Data for processing Block Start

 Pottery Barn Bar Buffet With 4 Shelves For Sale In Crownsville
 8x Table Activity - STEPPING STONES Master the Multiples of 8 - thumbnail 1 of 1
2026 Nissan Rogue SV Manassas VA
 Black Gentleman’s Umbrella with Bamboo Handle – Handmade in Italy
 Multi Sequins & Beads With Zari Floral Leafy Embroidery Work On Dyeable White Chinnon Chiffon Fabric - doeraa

Data for processing Block End
Data for processing Block Start

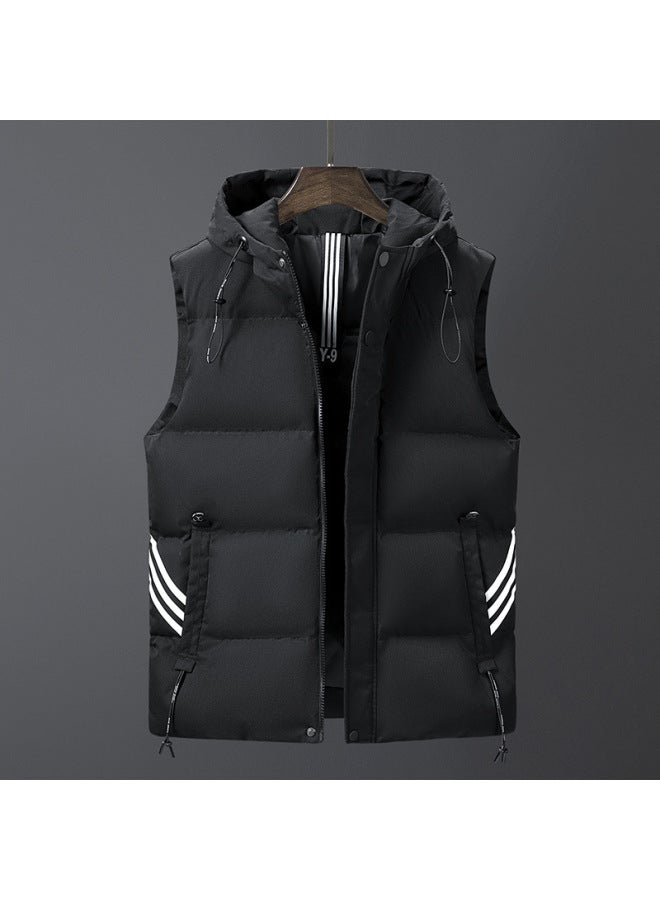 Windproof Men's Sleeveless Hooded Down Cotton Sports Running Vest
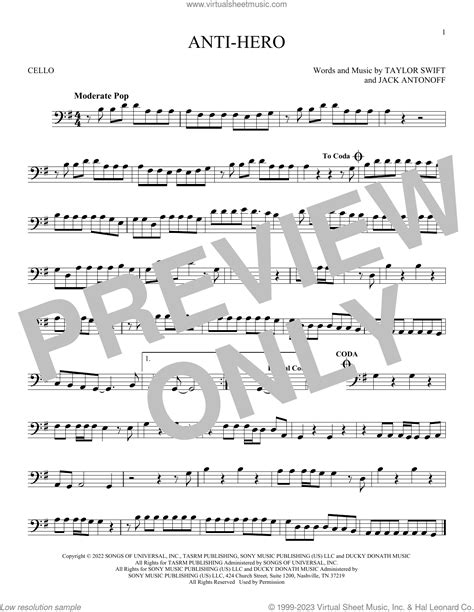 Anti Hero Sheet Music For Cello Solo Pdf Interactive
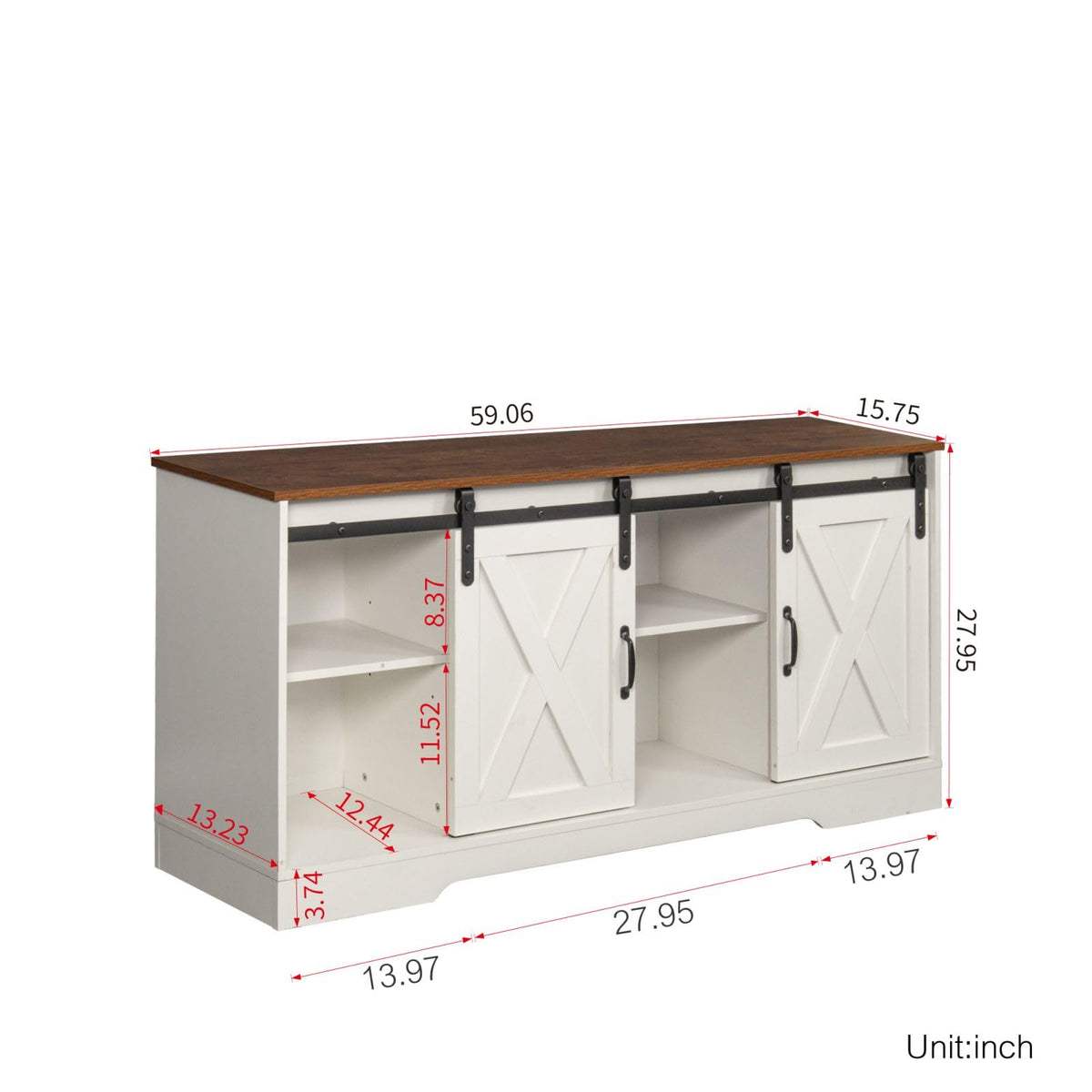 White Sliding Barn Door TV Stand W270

Data for processing Block End

Of the entries above, repeat exactly the lines between the line with "8x Table Activity" and the line with "Black Gentleman’s Umbrella", inclusive, and no others.

 8x Table Activity - STEPPING STONES Master the Multiples of 8 - thumbnail 1 of 1
2026 Nissan Rogue SV Manassas VA
 Black Gentleman’s Umbrella with Bamboo Handle – Handmade in Italy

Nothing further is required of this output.